The data:

————————

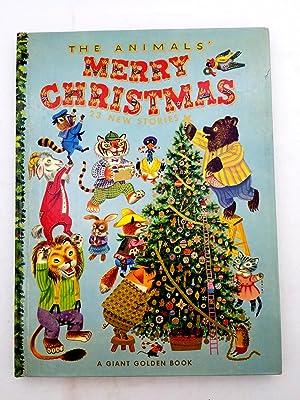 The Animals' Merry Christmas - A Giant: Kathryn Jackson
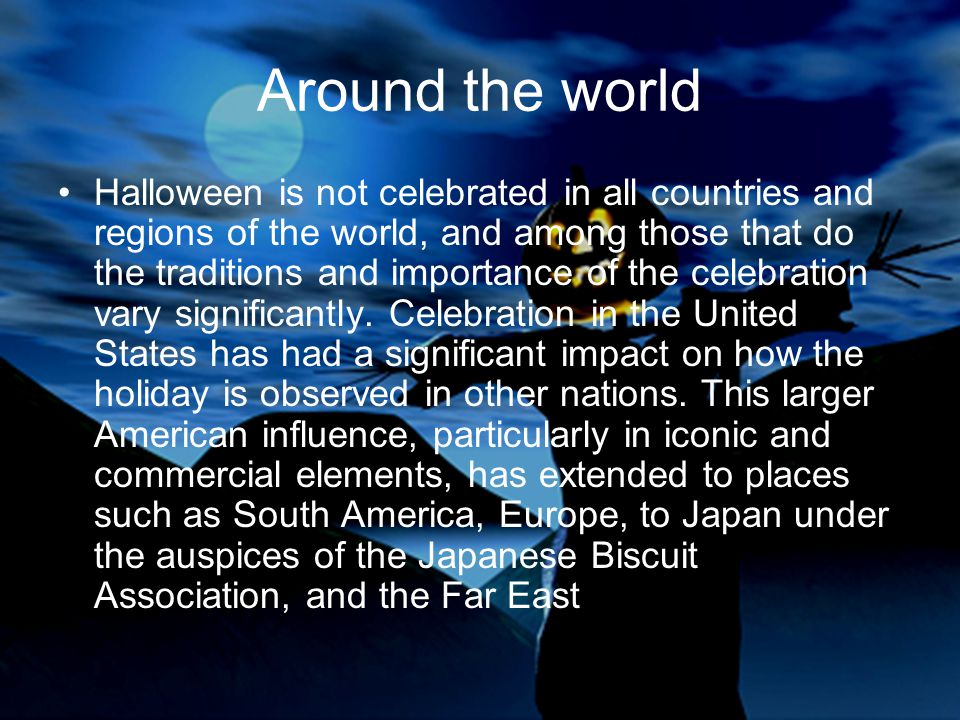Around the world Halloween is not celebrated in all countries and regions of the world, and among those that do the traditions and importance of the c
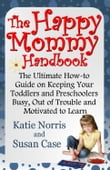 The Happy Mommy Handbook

————————

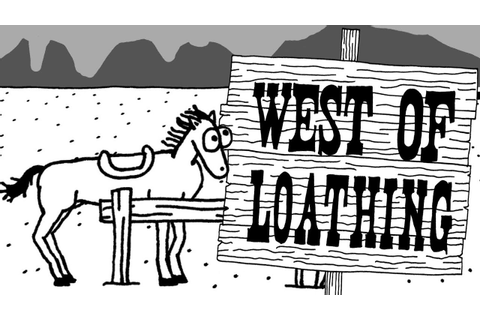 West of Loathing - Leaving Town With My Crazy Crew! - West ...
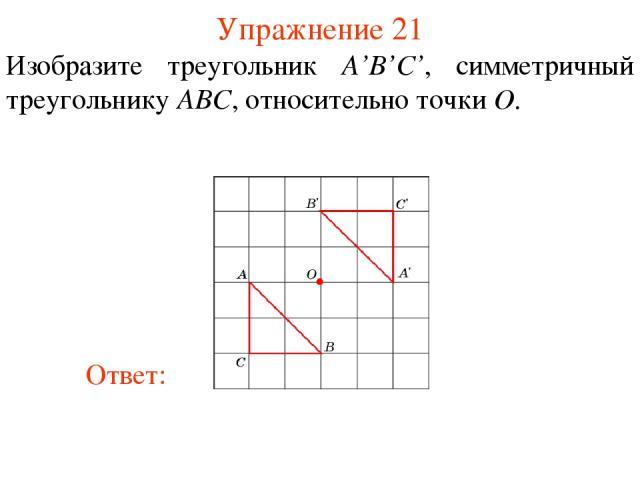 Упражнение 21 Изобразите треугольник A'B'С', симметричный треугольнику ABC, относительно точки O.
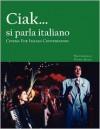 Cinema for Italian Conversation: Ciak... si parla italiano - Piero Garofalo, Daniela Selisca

————————

Task brief:
Take the lines above starting at the one containing "The Animals' Merry" and ending at the one containing "The Happy Mommy Handbook", and print them again exactly, without pictures.

Response to this exercise:
 The Animals' Merry Christmas - A Giant: Kathryn Jackson
Around the world Halloween is not celebrated in all countries and regions of the world, and among those that do the traditions and importance of the c
 The Happy Mommy Handbook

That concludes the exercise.